9 Mart 2017 Perşembe

Şarkıya Fazla Kaptırmış Kendisini,


Şarkıya Fazla Kaptırmış Kendisini,


Selcan Taşçı,


Kapatma Davası ”ndan başlayıp  “ AKP’yi Hedef alan tehditler ” diye nitelendirdiği bir dizi olayı sıraladıktan sonra “ama” diyor;

Eski Türkiye ile mücadele etmek suretiyle, Yeni Türkiye’yi inşa etTİK...  O gün nasıl ki askeri vesayete karşı mücadele ettiySEK bugün de cemaat vesayetine karşı mücadele ediyoRUZ...  BİZİM karşı olduğuMUZ Ahmet’in ya da Mehmet’in vesayeti değil, doğrudan vesayetçi yapıya karşıYIZ... Gülen hareketi kendi hesaplaşmasını yapıp (...) hukuksuz uygulamalara imza atmış olabilirler. Bu (...) BİZİM askeri vesayet ve Ergenekon’la mücadeleMİZİN yanlış olduğu anlamına gelmez. Peki bu BİZE bir mükellefiyet yükler mi? Yükler. (...) cemaat ele geçirmek istediği yerlere, Ergenekon bayrağını sallamak suretiyle sızdıysa bunu tasfiye etmek göreviMİZ olmalı. O nedenle diyorum ki, geçmişte askeri vesayete karşı mücadele verDİK şimdi de cemaat vesayetine karşı mücadele edecegiz.

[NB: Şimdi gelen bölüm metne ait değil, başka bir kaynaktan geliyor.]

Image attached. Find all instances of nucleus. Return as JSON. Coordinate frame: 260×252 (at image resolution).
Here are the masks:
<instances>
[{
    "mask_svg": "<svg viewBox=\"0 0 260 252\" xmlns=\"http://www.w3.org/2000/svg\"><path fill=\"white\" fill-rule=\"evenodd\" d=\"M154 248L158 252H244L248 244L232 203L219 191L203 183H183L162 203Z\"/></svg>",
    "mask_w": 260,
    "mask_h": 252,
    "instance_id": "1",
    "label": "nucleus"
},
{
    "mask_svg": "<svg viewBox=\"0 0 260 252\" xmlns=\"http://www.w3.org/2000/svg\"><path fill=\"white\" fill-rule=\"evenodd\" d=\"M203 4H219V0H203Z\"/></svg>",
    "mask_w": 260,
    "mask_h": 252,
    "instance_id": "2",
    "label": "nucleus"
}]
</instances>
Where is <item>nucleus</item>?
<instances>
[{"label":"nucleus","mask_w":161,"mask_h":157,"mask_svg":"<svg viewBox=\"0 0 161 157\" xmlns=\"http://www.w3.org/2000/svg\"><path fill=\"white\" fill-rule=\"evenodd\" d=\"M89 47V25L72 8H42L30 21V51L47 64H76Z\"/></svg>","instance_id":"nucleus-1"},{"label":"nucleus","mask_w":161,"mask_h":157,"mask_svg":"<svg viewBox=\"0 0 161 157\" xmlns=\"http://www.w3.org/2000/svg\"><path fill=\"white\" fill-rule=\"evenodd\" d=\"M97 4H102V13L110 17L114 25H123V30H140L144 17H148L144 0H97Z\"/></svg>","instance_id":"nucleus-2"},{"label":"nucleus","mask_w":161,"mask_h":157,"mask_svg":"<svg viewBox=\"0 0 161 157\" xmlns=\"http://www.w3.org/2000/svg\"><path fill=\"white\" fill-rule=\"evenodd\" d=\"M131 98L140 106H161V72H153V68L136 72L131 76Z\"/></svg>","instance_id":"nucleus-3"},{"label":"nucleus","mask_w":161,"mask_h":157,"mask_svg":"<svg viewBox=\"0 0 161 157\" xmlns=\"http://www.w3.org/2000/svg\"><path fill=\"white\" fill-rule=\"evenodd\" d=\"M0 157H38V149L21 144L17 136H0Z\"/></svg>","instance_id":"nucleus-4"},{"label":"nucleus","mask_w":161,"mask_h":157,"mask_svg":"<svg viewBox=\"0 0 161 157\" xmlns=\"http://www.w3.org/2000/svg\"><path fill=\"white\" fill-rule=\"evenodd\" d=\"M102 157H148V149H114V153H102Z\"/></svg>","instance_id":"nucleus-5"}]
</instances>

Bu satırları yazan kişi Yalçın Akdoğan olsa anlarım; nihayetinde AKP milletvekili, Başbakan’ın Başdanışmanı.
Yiğit Bulut olsa -eski yazılarını hatırlayıp çok gülerim ama- anlarım; nihayetinde Başbakan’ın danışmanı.
Ne bileyim Yıldıray Oğur olsa, Hilal Kaplan olsa, Ahmet Taşgetiren olsa -kendilerine “ödenek” tahsis edilmişti- “akil”lik  kontenjanından “kadrolu” sayılabilirler; anlarım.

Ve fakat  “birinci çoğul şahıs”  ekiyle AKP’nin bütün eylemlerini sahiplenen, kendisini de bu siyasal yapıya dahil eden kişi iktidara yakın da olsa halihazırda bir gazetenin Ankara temsilcisi. Bir gazetecinin bir siyasi yapıdan taraf olmasını dahi aylarca-yıllarca tartışmış medyamızın, meslek örgütlerinin, şimdilerde gazetecilerin “parti sözcüsü” gibi, “biz” diye manifestolar döşenmesini garipsememesi de epey garip değil mi! Ya televizyon kanallarının “Biz” diyerek AKP’ye yakın değil; resmen dahil olduğunu beyan etmiş birine hâlâ “gazeteci” sıfatıyla “propaganda” yaptırmaya devam etmesi?!
Muhalefetteki siyasi partilerden herhangi biri, gazeteciliğini AKP’nin siyasi mücadelesine adadığını ilan eden bu zatı herhangi bir etkinliğine davet edebilir mi bundan böyle? Gazetecilik yapmaya mı geliyor, ajanlık için mi; emin olabilir mi?

***
Yazıyı yazarken fonda  “Beraber yürüdük biz bu yollarda...”  çalıyordu belli ki; şarkıya fazla kaptırmış kendini!
Abdülkadir Selvi’ye AKP yöneticisi, sözcüsü, milletvekili, danışmanı, personeli vs. olmadığını sadece  “gazeteci”  olduğunu hatırlatmalı bence biri. Hayır, her şey bir yana bu “yanılsama” sağlığı için de tehlikeli...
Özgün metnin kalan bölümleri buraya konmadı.